Эмерентия призадумалась; слова брата показали ей дело с совершенно-другой точки зрения; чем больше она думала о нем, тем предположение майора казалось ей возможнее; теперь только она начала понимать, что действительно было возможно, чтоб Лудвиг их увлекся земною страстью, и чем чаще она находила это возможным, тем-более убеждалась в том, что это действительно было так.

Вряд ли кого-либо ожидали с большим любопытством, как майор и сестра его ожидали Теодору; она, по их мнению, была та, от которой зависело будущее счастье их Лудвига.

Эмерентия опасалась, что она недовольно-добра, недовольно-совершенна, и опасения её были не без основания. Какая же мать находит, что невеста её сына достойна его? Ангел вряд ли бы мог удовлетворить её требования, так где уж после этого обыкновенной смертной?

VIII. Воспитание

Наконец, Теодора приехала, и несмотря на всю проницательность Эмерентии и её старания отыскать какой-нибудь недостаток в молодой девушке, она должна была сознаться, что Теодора была доброе и невинное создание, и «даже недурна собою». Выше этого Эмерентия уж никак не могла пойти, когда дело шло о красоте Теодоры. У доброй нашей старушки была именно странность, впрочем, довольно общая между прекрасным полом: она охотно признавала в женщине все достоинства, но согласиться, что она хороша собою, уж не говорю красавица, было для неё почти невозможным: «Она так себе» – «она не хуже других» – «она недурна собою» – вот все, чего можно было добиться от Эмерентии, когда дело касалось этой статьи.

Что касается майора, то он был в восторге от Теодоры; он как будто помолодел; у него теперь только и было речей, что о молодой девушке, и необходимо было все истинно-материнское расположение доброй Эмерентии к предполагаемой своей невестке, чтоб не потерять всякое терпение от вечных разговоров майора, который теперь также пристрастился к этой теме, как прежде имел страсть беспрестанно рассказывать о последней компании в Финляндии.

– Теодора должна учиться музыке, сказал однажды майор: – хочешь учиться музыке. Теодора?

– Да, г. майор; но магистр Степсов всегда говорил, что мне не должно стараться выходить из своего круга, а я дочь бедного плотника.

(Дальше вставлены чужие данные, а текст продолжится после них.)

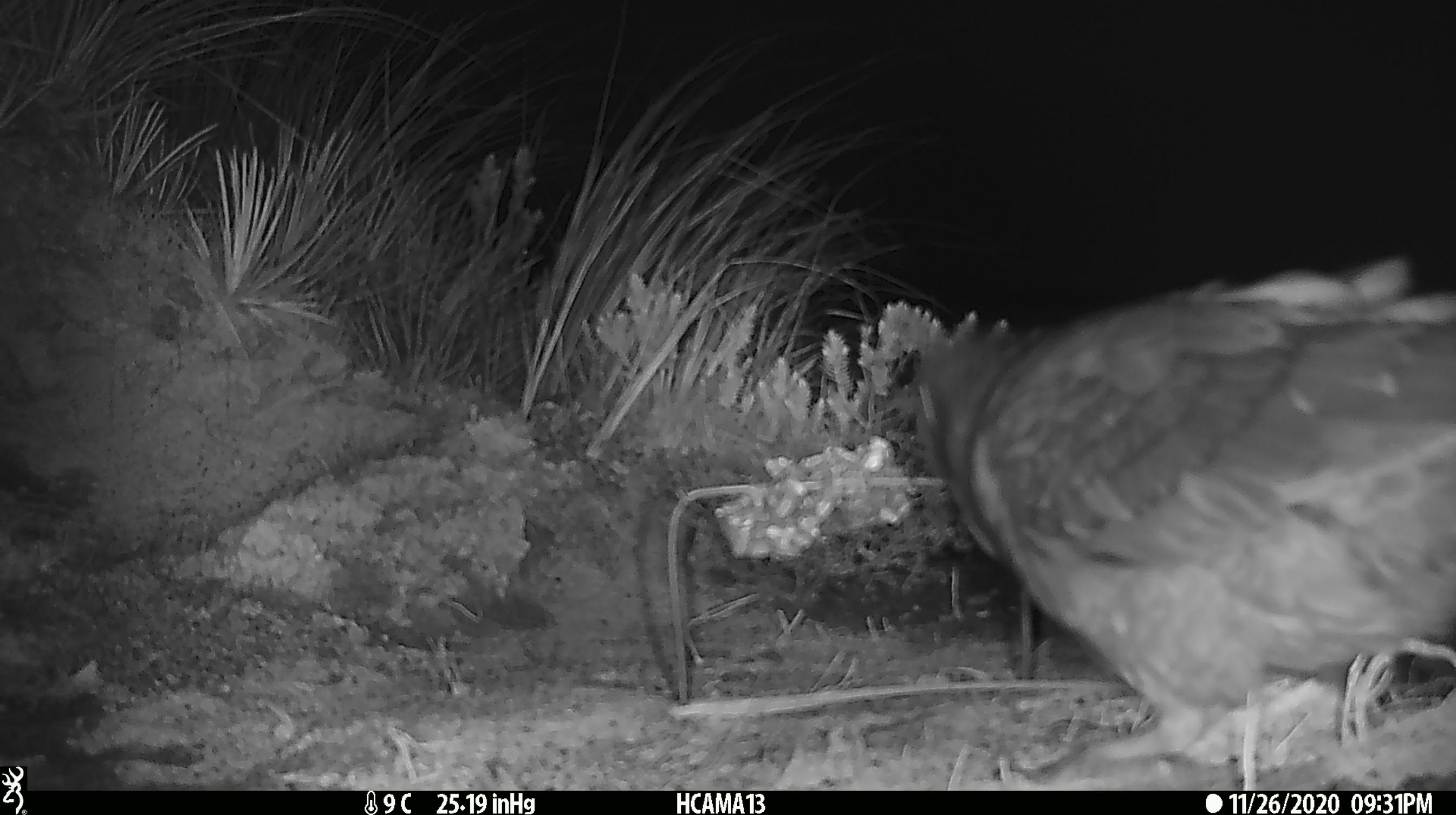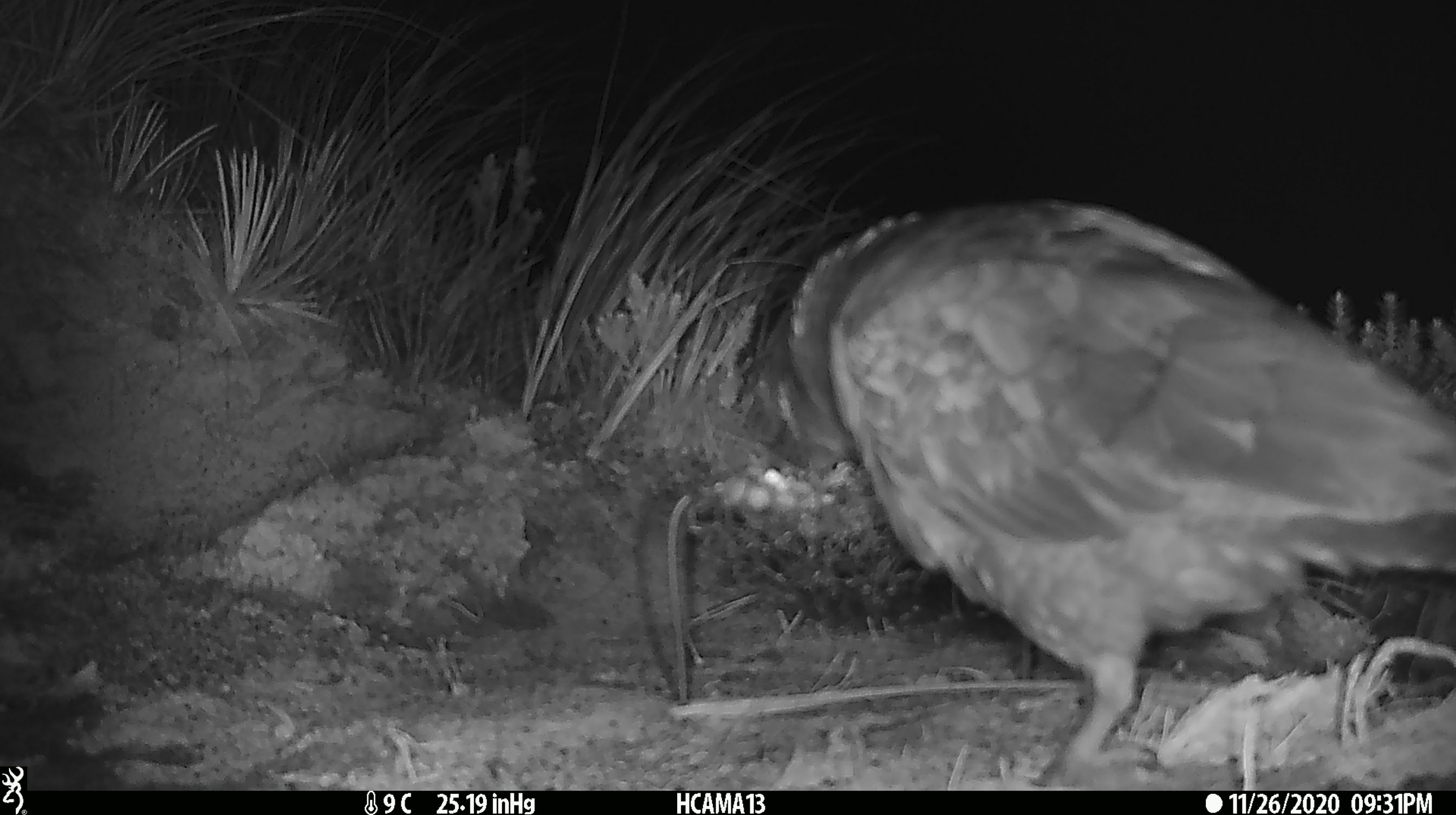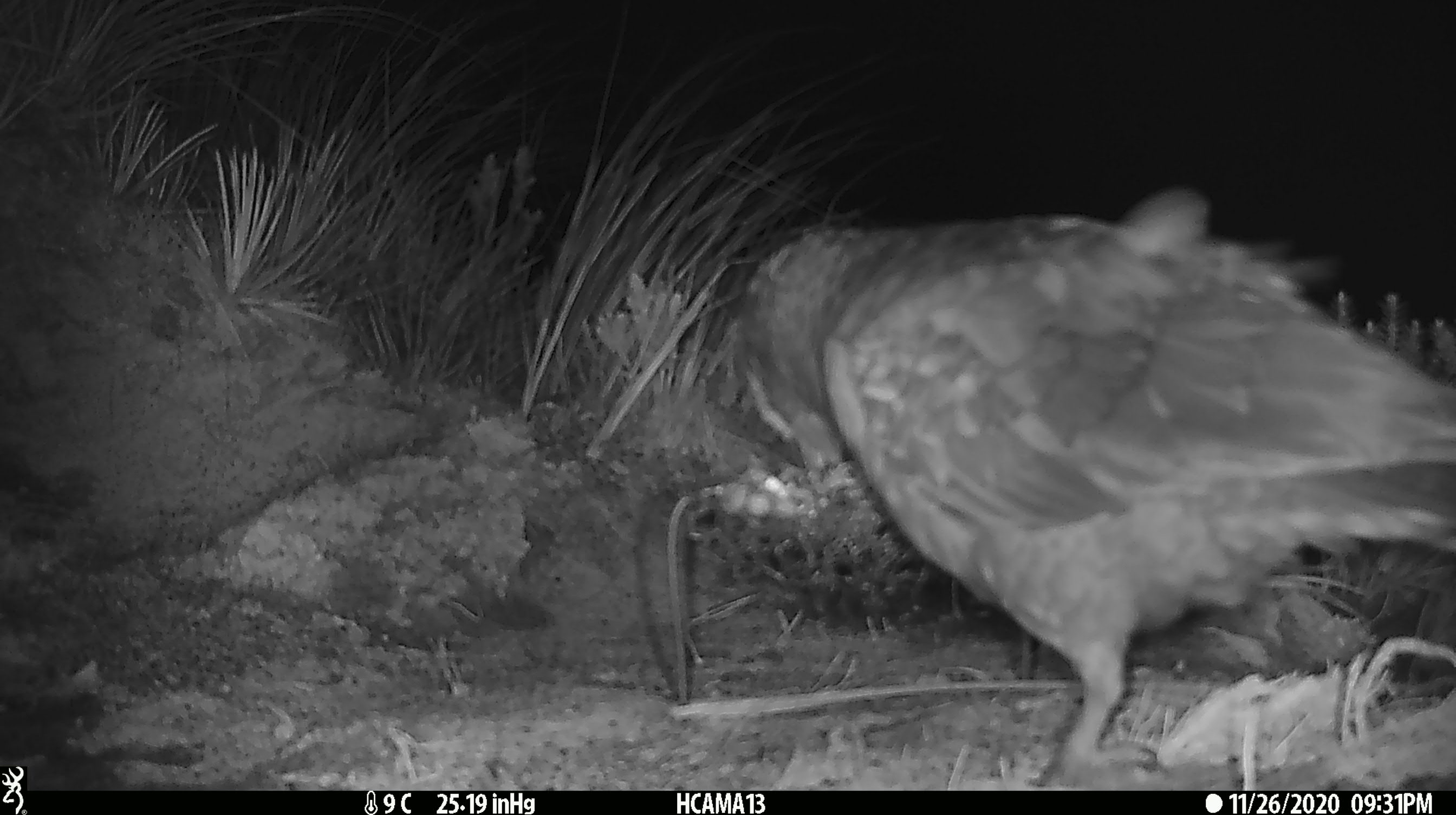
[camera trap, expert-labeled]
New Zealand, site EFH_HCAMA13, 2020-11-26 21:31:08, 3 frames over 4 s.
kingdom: Animalia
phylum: Chordata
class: Aves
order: Psittaciformes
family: Strigopidae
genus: Nestor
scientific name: Nestor notabilis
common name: kea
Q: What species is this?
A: Kea (Nestor notabilis).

– Ну да, ну да, я знаю это, сказал майор: – но я уверен, что Лудвигу приятно будет, если ты будешь играть на фортепиано; он так любит музыку, и ты сделаешь ему удовольствие учась. Что ж, моя милая, хочешь?

– О, конечно! воскликнула девушка: – конечно, я непременно буду учиться, если могу этим угодить моему благодетелю.

Переговорили с органистом ближайшего прихода, человеком порядочно знавшим музыку, и Теодора ежедневно начала играть на фортепиано, которое так давно стояло без употребления, потому что Эмерентия уж давно перестала заниматься музыкой и теперь только изредка, да и то из угождения брату, барабанила какую-нибудь финскую песню, или марш саволакского егерского полка.

Майор даже сам принял на себя обязанность учителя: отыскал французскую грамматику и стал учить французскому языку любознательную свою воспитанницу, которая занималась с утра до вечера, потому что майор и Эмерентия беспрестанно твердили ей, что она этим угодит Лудвигу.

– К будущему Рождеству, он, даст Бог, приедет к нам, часто говорил старик: – и вот-то обрадуется.

Женщина легко принимает всякую форму; она сотворена для того, чтоб, обвиваясь, как плющ, украшать своего кротостью семейную жизнь. Не теряя нисколько собственного достоинства, ни малейше не унижаясь, она может любить даже преступника, утешать его своею преданностью, отирать слезы стыда и раскаяния, оставаться верною всеми отвергнутому.

Вот почему и Теодора легко принимала ту форму, которую старались ей дать. Она подмечала каждый взгляд, каждое слово; ежедневно приобретала новые познания и быстро совершенно преобразовалась, так что ничего в ней уж не напоминало бедной сироты, взросшей без всякого надзора и попечения.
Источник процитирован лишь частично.